Bad behavior from random()

Background

I’ve been warned over the years to be skeptical of random number generators (or more properly, pseudo-random number generators). Way back in the day when I was first starting out doing C coding, I used to use a function called rand() for my random numbers. It was known to be pretty bad — the low bit would oscillated between 0 and 1 (i.e. even and odd numbers), and in general the low several bits were known to be periodic. But the upper bits were supposedly not too terrible.

At some point, I switched to random(), which was apparently much better. It sure seemed fine for my purposes. I used random() on Sun Workstations, then in Linux for many years, and more recently on Mac OS-X from about 10.5 until 10.8. I used it mostly for stochastic spatial lattice models I work with, but also for patch models or community-structured epidemiological models. All of my research simulations were done using random().
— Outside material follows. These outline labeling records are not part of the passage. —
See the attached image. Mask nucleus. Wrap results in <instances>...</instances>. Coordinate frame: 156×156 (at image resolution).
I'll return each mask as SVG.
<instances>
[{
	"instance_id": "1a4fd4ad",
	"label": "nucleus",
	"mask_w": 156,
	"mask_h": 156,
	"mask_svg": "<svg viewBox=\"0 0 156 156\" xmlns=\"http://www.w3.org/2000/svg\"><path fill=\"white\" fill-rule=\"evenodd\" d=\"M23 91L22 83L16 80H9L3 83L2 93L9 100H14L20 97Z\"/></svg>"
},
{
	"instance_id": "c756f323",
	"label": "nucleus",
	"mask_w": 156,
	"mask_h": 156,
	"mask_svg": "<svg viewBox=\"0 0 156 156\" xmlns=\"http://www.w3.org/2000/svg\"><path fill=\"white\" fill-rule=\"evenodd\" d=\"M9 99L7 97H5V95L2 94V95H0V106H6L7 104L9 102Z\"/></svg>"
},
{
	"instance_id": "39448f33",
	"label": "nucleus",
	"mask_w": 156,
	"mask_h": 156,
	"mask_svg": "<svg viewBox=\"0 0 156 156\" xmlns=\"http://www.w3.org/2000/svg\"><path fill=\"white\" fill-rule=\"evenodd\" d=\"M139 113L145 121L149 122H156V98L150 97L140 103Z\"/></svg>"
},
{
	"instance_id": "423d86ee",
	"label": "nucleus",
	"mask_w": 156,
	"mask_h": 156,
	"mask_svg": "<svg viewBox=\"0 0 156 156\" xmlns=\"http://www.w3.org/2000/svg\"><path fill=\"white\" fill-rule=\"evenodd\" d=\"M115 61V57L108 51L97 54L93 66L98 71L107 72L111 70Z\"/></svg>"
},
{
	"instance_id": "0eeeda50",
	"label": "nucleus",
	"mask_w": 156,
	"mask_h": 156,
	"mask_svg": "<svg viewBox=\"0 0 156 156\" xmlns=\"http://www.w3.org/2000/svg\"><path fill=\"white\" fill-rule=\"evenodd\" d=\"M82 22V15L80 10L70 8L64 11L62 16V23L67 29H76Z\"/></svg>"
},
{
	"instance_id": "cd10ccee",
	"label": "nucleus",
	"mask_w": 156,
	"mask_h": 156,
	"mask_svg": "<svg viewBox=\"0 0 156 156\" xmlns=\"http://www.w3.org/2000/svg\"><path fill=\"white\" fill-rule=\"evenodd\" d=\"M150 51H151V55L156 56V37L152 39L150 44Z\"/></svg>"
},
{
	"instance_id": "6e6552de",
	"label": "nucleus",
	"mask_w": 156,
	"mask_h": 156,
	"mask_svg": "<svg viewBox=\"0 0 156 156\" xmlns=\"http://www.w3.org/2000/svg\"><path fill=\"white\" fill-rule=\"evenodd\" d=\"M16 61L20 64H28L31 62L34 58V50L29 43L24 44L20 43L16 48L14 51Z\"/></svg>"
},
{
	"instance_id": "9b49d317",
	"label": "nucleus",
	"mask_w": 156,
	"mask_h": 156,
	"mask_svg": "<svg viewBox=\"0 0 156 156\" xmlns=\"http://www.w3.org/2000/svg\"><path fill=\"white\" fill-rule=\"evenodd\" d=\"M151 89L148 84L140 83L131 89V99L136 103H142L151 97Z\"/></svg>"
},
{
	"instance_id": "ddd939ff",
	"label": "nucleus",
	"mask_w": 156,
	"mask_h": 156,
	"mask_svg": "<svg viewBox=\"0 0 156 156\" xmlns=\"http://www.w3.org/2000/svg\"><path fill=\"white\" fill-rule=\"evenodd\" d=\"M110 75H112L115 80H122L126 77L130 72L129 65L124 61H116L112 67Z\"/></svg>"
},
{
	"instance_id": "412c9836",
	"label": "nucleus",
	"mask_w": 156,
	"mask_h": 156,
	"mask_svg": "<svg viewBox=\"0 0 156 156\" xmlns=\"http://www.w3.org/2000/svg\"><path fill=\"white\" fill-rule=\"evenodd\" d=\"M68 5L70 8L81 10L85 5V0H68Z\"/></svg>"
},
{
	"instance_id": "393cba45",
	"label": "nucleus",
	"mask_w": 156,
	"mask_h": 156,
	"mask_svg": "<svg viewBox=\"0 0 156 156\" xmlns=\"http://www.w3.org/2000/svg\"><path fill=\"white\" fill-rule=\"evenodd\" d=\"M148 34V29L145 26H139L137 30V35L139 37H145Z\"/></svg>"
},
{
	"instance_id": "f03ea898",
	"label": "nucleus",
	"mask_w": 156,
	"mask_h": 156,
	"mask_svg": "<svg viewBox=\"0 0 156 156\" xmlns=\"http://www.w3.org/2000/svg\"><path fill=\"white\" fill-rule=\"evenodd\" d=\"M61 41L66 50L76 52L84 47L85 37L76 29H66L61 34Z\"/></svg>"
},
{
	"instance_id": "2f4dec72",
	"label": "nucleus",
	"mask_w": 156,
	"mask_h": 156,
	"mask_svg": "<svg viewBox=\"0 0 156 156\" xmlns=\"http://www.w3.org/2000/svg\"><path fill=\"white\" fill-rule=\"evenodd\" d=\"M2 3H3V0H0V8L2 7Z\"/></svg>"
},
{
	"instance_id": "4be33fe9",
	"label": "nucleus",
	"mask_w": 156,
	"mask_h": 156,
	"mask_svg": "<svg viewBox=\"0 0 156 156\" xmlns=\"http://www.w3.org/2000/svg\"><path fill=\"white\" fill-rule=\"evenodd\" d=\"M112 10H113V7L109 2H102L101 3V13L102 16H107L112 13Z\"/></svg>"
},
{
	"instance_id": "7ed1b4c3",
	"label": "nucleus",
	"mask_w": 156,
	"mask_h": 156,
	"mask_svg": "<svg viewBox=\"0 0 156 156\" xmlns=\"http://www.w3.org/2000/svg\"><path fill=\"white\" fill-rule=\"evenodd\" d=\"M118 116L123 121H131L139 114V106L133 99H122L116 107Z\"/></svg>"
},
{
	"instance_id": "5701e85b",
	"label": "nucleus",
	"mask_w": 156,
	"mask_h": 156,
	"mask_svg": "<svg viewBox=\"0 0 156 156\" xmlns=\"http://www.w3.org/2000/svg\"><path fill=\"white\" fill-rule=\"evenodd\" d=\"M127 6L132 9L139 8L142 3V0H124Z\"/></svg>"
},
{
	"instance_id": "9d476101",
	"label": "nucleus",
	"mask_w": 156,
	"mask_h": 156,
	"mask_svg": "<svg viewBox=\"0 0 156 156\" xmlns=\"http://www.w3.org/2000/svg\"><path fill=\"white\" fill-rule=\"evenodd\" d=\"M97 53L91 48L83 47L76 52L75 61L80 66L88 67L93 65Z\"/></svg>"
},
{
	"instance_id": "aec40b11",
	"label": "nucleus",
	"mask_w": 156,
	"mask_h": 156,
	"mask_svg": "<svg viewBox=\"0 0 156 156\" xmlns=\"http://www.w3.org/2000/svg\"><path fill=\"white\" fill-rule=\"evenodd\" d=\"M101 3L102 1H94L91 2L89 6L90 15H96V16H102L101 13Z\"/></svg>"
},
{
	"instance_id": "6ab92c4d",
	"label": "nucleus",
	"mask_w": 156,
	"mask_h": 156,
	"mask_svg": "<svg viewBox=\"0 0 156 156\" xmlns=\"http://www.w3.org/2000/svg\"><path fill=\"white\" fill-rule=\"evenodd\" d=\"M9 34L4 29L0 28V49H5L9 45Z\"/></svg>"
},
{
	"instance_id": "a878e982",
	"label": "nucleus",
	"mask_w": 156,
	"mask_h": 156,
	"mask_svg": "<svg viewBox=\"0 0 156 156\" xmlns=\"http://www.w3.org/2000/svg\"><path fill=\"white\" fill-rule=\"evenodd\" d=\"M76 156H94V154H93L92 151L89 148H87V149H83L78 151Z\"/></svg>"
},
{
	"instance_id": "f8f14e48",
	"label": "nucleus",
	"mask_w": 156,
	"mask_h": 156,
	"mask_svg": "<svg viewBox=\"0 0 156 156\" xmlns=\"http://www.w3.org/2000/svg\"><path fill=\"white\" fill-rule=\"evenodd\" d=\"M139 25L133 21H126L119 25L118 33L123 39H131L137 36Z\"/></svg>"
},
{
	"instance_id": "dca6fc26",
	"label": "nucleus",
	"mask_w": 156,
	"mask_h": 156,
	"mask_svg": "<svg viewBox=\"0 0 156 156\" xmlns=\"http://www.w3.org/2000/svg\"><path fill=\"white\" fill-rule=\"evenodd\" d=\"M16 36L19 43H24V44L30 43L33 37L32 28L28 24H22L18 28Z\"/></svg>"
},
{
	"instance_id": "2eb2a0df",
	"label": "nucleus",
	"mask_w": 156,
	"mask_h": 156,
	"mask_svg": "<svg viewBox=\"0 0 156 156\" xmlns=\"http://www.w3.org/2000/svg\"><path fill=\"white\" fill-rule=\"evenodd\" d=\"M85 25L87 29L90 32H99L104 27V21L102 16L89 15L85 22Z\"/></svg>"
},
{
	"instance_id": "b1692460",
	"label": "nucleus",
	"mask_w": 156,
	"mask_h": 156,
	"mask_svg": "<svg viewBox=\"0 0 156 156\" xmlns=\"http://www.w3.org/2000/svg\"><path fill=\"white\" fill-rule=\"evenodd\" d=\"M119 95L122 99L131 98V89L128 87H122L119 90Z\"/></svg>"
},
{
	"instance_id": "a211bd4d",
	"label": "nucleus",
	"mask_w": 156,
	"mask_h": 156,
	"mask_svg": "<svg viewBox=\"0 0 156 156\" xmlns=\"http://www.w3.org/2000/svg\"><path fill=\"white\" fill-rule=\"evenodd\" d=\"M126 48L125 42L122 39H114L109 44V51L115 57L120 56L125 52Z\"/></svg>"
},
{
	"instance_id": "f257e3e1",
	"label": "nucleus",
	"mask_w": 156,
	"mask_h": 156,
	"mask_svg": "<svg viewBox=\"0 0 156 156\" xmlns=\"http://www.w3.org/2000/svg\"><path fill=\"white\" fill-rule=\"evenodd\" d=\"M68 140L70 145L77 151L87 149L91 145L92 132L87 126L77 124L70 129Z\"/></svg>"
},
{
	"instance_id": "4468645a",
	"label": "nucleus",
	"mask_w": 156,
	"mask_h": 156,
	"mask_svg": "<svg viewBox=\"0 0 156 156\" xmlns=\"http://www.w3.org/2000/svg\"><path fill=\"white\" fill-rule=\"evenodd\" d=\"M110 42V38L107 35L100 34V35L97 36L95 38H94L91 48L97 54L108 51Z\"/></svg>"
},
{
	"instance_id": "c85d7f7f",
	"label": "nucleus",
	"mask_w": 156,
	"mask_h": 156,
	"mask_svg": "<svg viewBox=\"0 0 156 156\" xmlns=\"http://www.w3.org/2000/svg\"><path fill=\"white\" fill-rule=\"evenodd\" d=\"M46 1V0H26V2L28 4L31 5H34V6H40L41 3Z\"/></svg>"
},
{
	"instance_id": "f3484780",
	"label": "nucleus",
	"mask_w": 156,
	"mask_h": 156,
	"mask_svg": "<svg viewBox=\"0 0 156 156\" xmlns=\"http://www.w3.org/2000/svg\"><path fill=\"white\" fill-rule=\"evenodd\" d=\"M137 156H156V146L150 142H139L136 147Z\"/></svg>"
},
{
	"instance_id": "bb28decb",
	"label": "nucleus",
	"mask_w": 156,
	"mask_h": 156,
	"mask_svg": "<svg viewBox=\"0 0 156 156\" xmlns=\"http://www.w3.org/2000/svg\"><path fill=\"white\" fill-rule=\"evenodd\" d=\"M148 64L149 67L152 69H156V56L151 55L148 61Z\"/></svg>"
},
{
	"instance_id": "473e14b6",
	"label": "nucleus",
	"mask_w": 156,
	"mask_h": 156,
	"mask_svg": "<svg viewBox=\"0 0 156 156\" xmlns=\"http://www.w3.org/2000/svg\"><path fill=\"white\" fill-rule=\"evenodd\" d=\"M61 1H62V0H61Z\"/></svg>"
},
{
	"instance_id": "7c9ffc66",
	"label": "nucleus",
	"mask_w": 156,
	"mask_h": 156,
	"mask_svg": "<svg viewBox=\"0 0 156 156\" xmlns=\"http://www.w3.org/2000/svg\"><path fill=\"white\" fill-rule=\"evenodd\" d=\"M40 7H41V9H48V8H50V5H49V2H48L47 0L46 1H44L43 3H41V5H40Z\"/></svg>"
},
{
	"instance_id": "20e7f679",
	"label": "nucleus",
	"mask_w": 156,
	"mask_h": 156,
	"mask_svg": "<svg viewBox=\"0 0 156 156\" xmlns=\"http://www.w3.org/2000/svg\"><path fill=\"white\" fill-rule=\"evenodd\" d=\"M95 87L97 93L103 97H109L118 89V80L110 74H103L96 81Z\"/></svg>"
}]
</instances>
Then, one of my students Isaac was learning C, and coded up one of my household models. We ran it using parameter values which would produce a known result. The results we got were correct to several decimal places, but by luck we happened to notice that among several runs we did, the results always came out just slightly above the expected values, and never below them. By symmetry, it seemed the simulations should be equally likely to be above and below the theoretical expected value.

Further exploration showed that in fact random() was exhibiting some odd behavior, but only when called in the particular patterns in which we used it. Namely, inside of our main iteration loop, we would call random() twice. Depending on the result of the second call, we would either call random() once more or three more times (to process a death event or birth event in the simulation). Changing the structure of the code in any way that altered the number of calls to random() in various parts of the loop made the problem go away.

We then tried the Mersenne Twister Prime random number generator (we got a copy from here), which made the problem go away. Perhaps there is some other basic simulation out there waiting to be written, which will demonstrate odd behavior with the twister prime. But for now, all of my simulations will use these random numbers instead of those from random().

Code to demonstrate the problem

In the randproblem.c code above, the main “if/else” statement should come up TRUE 1/4 of the time, and FALSE 3/4 of the time. That is, the ratio of frequencies of the two clauses should be 3 to 1. If you run the code, you’ll find that it is systematically slightly above 3. The randproblemMT.c version of the code uses the Mersenne Twister Prime RNG, and does not exhibit the problem.